The greenbelt has been little known beyond Garland nature lovers. Now a significant portion of it has been demolished, the wildlife Hitch chronicled sent scrambling for their lives.

“I thought surely they were done after digging a huge pipeline through it decades ago. I would have at least appreciated knowing my final trek through my favorite place was the last time I’d ever see it,” Hitch reflected ruefully.

Cleared land right up the creek edge in Fred E. Harris Greenbelt. Photo by Bill Hitch.

OLD GROWTH FOREST IMPERILED

The damage continued at Spring Creek Forest Preserve. Hikers sounded the alarm in late June. Miles of the easternmost part of the preserve, the wild section from Halff Park to North Garland Avenue, had been brutally cleared for sewer line replacement.

“We do know a work crew thought they had the authority to cut a 12-foot-wide road from one end to the other. And they did,” said a statement from the Preservation Society for Spring Creek Forest.

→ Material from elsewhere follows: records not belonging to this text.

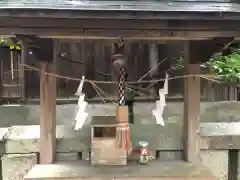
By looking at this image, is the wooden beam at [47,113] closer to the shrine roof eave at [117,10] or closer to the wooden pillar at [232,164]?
the shrine roof eave at [117,10]

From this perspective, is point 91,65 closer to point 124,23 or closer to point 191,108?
point 191,108

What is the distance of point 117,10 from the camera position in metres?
A: 2.24

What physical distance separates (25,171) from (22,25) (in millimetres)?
1566

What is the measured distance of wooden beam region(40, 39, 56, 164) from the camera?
303 cm

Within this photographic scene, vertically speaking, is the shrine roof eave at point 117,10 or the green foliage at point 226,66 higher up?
the shrine roof eave at point 117,10

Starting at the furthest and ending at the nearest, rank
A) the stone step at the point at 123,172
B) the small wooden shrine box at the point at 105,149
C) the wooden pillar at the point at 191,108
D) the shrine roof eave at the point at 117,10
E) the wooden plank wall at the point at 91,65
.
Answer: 1. the wooden plank wall at the point at 91,65
2. the wooden pillar at the point at 191,108
3. the small wooden shrine box at the point at 105,149
4. the stone step at the point at 123,172
5. the shrine roof eave at the point at 117,10

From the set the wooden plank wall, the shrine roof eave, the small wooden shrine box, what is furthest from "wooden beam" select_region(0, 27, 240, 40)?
the wooden plank wall

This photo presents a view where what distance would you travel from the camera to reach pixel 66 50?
416cm

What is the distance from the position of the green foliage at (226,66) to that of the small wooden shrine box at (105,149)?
39.4 inches

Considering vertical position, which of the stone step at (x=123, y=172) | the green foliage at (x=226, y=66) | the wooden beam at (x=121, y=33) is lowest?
the stone step at (x=123, y=172)

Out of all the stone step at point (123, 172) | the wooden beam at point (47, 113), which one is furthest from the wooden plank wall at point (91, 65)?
the stone step at point (123, 172)

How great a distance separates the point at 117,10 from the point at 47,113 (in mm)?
1252

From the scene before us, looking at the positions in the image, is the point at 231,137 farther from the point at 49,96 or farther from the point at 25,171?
the point at 25,171

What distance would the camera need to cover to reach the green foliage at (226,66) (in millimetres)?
2930
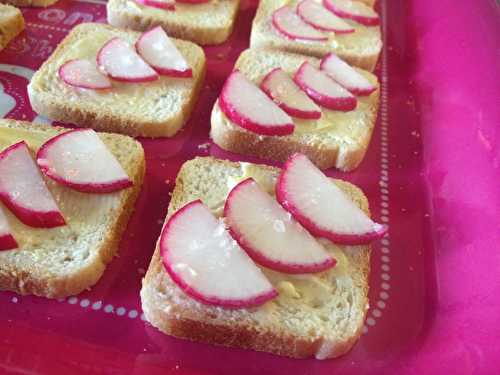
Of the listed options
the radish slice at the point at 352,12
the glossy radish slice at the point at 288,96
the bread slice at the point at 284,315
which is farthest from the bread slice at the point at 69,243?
the radish slice at the point at 352,12

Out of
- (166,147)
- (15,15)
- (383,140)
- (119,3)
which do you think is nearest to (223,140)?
(166,147)

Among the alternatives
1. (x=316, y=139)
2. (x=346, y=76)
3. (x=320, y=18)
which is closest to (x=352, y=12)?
(x=320, y=18)

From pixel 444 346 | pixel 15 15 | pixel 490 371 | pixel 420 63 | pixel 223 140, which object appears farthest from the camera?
pixel 420 63

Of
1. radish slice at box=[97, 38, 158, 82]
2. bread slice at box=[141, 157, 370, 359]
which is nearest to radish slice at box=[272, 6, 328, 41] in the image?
radish slice at box=[97, 38, 158, 82]

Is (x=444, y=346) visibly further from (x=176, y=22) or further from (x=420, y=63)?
(x=176, y=22)

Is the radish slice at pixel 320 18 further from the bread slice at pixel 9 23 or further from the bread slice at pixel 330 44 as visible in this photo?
the bread slice at pixel 9 23

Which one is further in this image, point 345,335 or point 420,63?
point 420,63
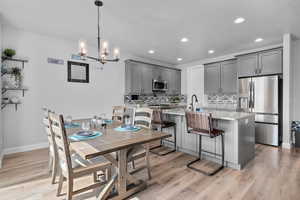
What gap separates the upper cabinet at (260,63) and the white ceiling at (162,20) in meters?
0.35

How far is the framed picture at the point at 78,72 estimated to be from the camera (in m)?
3.88

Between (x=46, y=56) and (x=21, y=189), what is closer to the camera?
(x=21, y=189)

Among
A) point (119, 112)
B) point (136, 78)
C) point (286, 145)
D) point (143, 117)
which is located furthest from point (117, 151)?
point (286, 145)

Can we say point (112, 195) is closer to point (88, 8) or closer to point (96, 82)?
point (88, 8)

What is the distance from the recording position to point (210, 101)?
5828 millimetres

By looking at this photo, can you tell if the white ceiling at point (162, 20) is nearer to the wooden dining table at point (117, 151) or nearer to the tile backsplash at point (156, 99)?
the tile backsplash at point (156, 99)

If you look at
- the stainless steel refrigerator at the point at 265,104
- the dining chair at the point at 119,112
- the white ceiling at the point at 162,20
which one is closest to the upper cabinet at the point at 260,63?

Greenbelt trail prior to pipeline work. Photo by Bill Hitch. Fred E. Harris Greenbelt.

But it was so much more than a simple road clearing. According to long-time Preservation Society volunteer Nancy Amato Boeding, “My step counter registered over two miles. We measured several sections of the road as 18 to 25 feet wide, with some areas almost 50 feet wide.”

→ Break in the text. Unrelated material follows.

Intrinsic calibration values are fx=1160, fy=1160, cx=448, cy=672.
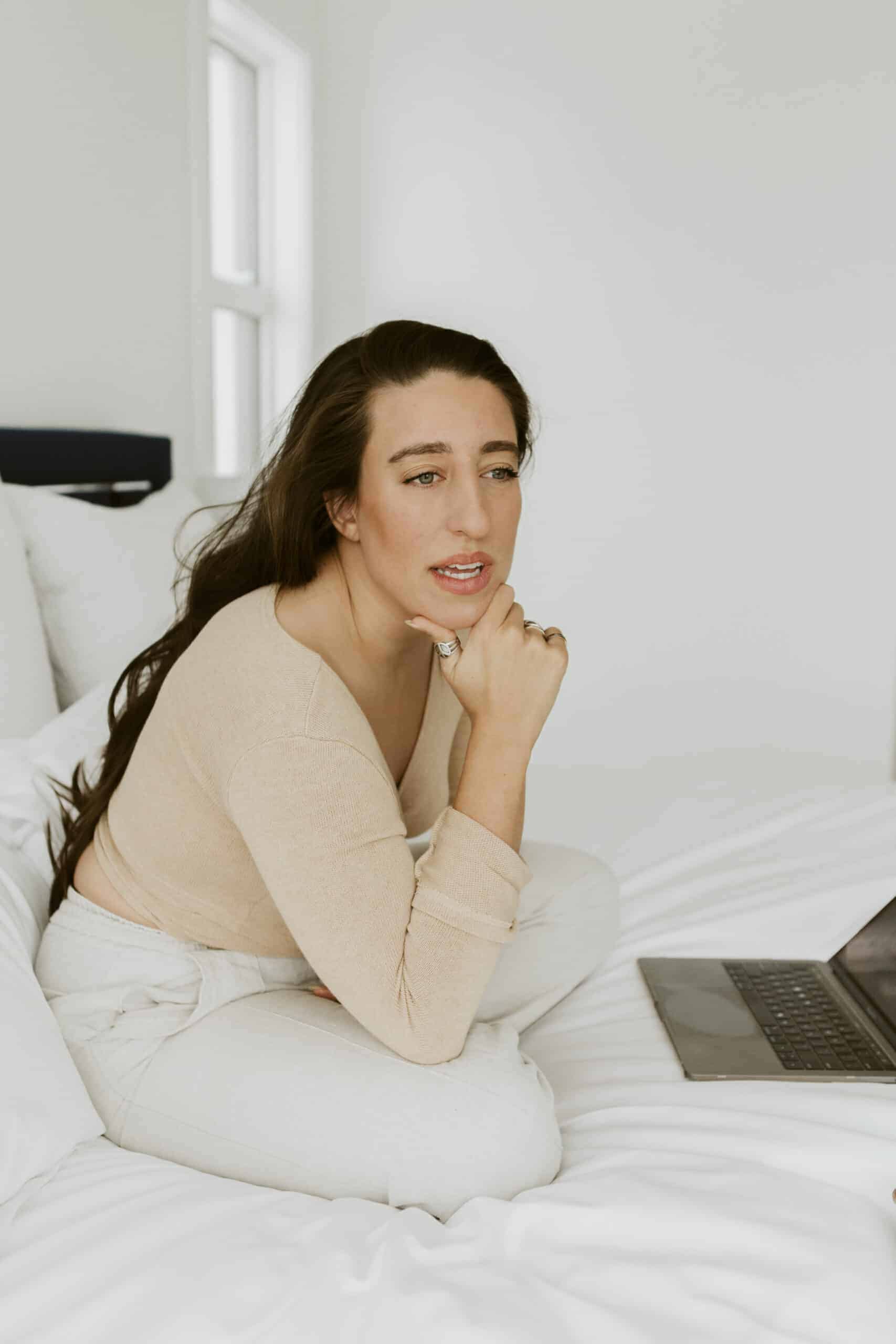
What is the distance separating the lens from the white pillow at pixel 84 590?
6.19 feet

“The debris is piled up all along the road, blocking access to our trails. It’s so obvious that no thought for the future of the forest was put into this action.”

Heartbreaking! This was the wild section with narrow footpaths described in the Spring Creek Forest Preserve chapter of my book Wild DFW: Explore the Amazing Nature Around Dallas-Fort Worth.

The area features a unique mix of huge hardwoods that Ned Fritz and the Nature Conservancy scientists extolled as extremely remarkable when pressing for its preservation decades ago.

Author with example of old-growth tree in the Halff Park section of Spring Creek Forest Preserve. Photo by Daniel Koglin.

The wooded bottomland is so exceptional that it was inducted into the Old-Growth Forest Network in 2024, making it only the second forest in the state to gain this special designation. City officials attended and spoke at the inauguration.

The city of Garland claimed in a press release that the bulldozer operators “were unaware they were in the preserve.” But does any land deserve this rampant destruction with nary a thought to its health and future? Had this pipeline replacement occurred in an area with houses and businesses, would it have been done with far more care?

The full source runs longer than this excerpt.